● AIM OF THE TASK: Reproduce the passage of the Rosa Parks excerpt between "ON OCTOBER 24, 2005, AFTER" and "pulled it together.", inclusive, swapping every "Detroit" for "Chicago".

● SOURCE EXCERPT:
####

ON OCTOBER 24, 2005, AFTER
nearly seventy years of activism, Rosa Parks died in her home in Detroit at the age of ninety-two. Within days of her death, Representative John Conyers Jr., who had employed Parks for twenty years in his Detroit office, introduced a resolution to have her body lie in honor in the Capitol rotunda. Less than two months after Hurricane Katrina and after years of partisan rancor over the social justice issues most pressing to civil rights activists like Parks, congressional leaders on both sides of the aisle rushed to pay tribute to the “mother of the civil rights movement.” Parks would become the first woman and second African American to be granted this honor. “Awesome” was how Willis Edwards, a longtime associate who helped organize the three-state tribute, described the numbers of the people who pulled it together.
1

Parks’s body was first flown to Montgomery for a public viewing and service attended by various dignitaries, including Condoleezza Rice, who affirmed that “without Mrs. Parks, I probably would not be standing here today as Secretary of State.” Then her body was flown to Washington, D.C., on a plane commanded by Lou Freeman, one of the first African American chief pilots for a commercial airline. The plane circled Montgomery twice in honor of Parks, with Freeman singing “We Shall Overcome” over the loudspeaker. “There wasn’t a dry eye in the plane,” recalled Parks’s longtime friend, federal Sixth Circuit judge Damon Keith.

####

● SUPPLIED MATERIAL:

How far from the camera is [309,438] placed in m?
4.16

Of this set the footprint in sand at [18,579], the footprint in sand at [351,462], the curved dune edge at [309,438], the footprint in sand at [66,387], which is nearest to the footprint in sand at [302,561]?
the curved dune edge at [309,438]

####

● SOLUTION TO THIS PROBLEM:
ON OCTOBER 24, 2005, AFTER
nearly seventy years of activism, Rosa Parks died in her home in Chicago at the age of ninety-two. Within days of her death, Representative John Conyers Jr., who had employed Parks for twenty years in his Chicago office, introduced a resolution to have her body lie in honor in the Capitol rotunda. Less than two months after Hurricane Katrina and after years of partisan rancor over the social justice issues most pressing to civil rights activists like Parks, congressional leaders on both sides of the aisle rushed to pay tribute to the “mother of the civil rights movement.” Parks would become the first woman and second African American to be granted this honor. “Awesome” was how Willis Edwards, a longtime associate who helped organize the three-state tribute, described the numbers of the people who pulled it together.